▶ _Tarea planteada_:
Según el fragmento proporcionado, ¿ante qué gobernadores habló Uribe Vélez en Cancún?

▶ _Fragmento proporcionado_:
○ ○ ○ ○ ○
¿Es la imagen el problema?

El ex presidente de Colombia, Álvaro Uribe Vélez anduvo por México hace un par de semanas, dictando conferencias aquí y allá, sobre estrategia contra la violencia, recuperación de la confianza, inversiones, turismo y un vasto número de cuestiones que propició durante su gobierno en la nación sudamericana. Ante los gobernadores de Quintana Roo, Yucatán, Veracruz y Campeche, Uribe Vélez, en Cancún, dijo —en resumen— que la recuperación de la imagen de su país fue clave para generar la confianza de los inversionistas y del mercado turístico, “lo cual permitió elevar la llegada de vuelos de todo el mundo, cruceros y lograr su consolidación como destino de convenciones de talla internacional”.

Advirtió que la principal estrategia para esta recuperación (habría que ver si fue real o solamente en la virtualidad política con la que muchos ex mandatarios juzgan sus periodos de gobierno) fue la política de seguridad interna (léase el tema de Ingrid Betancourt, que fue, evidentemente, el que lo catapultó, por unas semanas, en el plano internacional). Habló de incentivar la participación ciudadana “en la lucha del Estado y de sus órganos de seguridad contra los grupos criminales, además de aplicar acciones que llevaron a reducir los índices de secuestros y homicidios”: “La seguridad —argumentó— no es una acción de guerra ni un camino hacia la dictadura, la seguridad es un valor democrático”.
○ ○ ○ ○ ○
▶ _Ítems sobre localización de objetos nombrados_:
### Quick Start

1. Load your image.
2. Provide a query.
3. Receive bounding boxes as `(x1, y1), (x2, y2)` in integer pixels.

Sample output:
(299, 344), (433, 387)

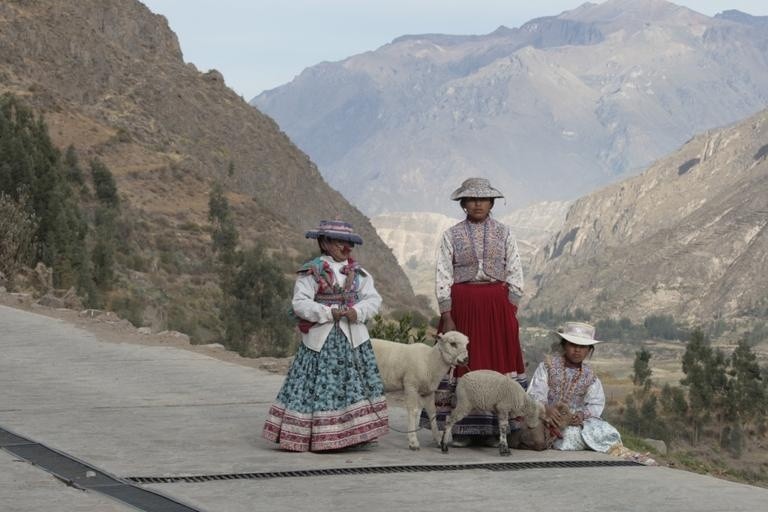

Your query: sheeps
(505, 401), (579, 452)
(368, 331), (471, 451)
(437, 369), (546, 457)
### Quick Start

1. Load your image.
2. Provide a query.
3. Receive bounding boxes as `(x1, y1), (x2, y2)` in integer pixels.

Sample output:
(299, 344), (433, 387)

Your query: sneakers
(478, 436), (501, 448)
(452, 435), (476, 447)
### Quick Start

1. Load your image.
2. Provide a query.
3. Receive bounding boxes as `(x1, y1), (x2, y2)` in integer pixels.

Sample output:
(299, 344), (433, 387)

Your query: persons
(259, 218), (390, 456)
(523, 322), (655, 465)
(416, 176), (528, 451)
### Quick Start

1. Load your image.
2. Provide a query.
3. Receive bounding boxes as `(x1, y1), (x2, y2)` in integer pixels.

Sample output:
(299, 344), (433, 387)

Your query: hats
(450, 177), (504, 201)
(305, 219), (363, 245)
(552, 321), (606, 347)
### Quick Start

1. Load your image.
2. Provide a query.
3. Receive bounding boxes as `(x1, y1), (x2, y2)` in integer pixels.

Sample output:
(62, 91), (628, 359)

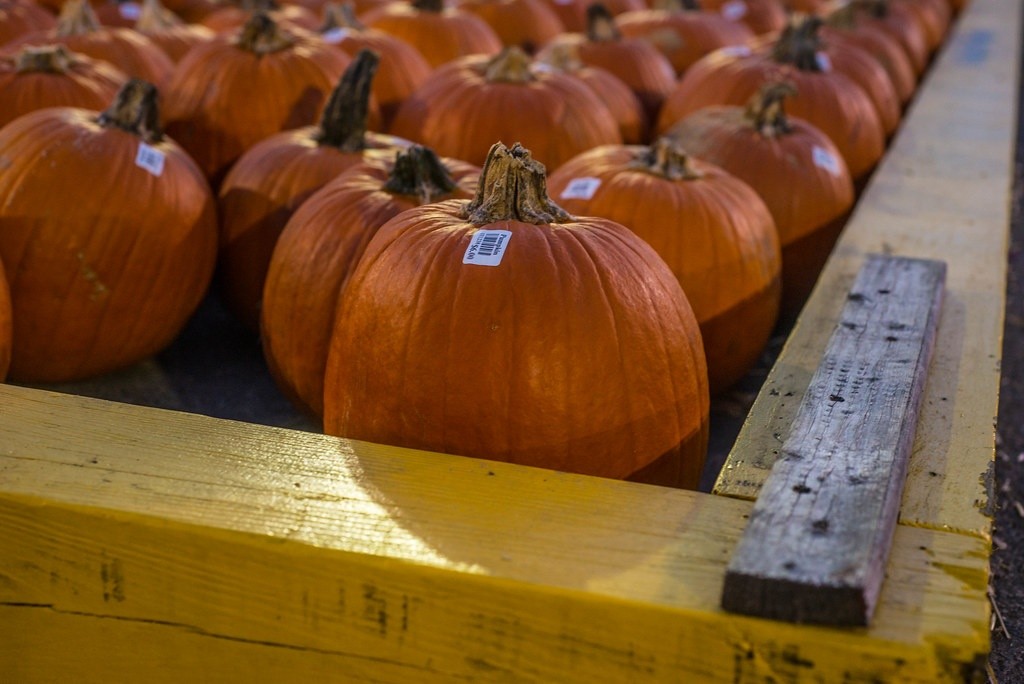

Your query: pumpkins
○ ○ ○ ○ ○
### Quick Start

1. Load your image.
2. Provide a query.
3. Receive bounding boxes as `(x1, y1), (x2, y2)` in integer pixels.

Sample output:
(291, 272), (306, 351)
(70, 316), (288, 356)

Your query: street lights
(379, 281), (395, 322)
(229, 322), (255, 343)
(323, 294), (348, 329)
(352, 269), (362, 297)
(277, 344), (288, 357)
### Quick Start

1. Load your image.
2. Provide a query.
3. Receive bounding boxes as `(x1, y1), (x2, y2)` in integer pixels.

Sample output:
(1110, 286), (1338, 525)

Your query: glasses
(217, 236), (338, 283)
○ ○ ○ ○ ○
▶ _Respuesta_:
Ante los gobernadores de Quintana Roo, Yucatán, Veracruz y Campeche.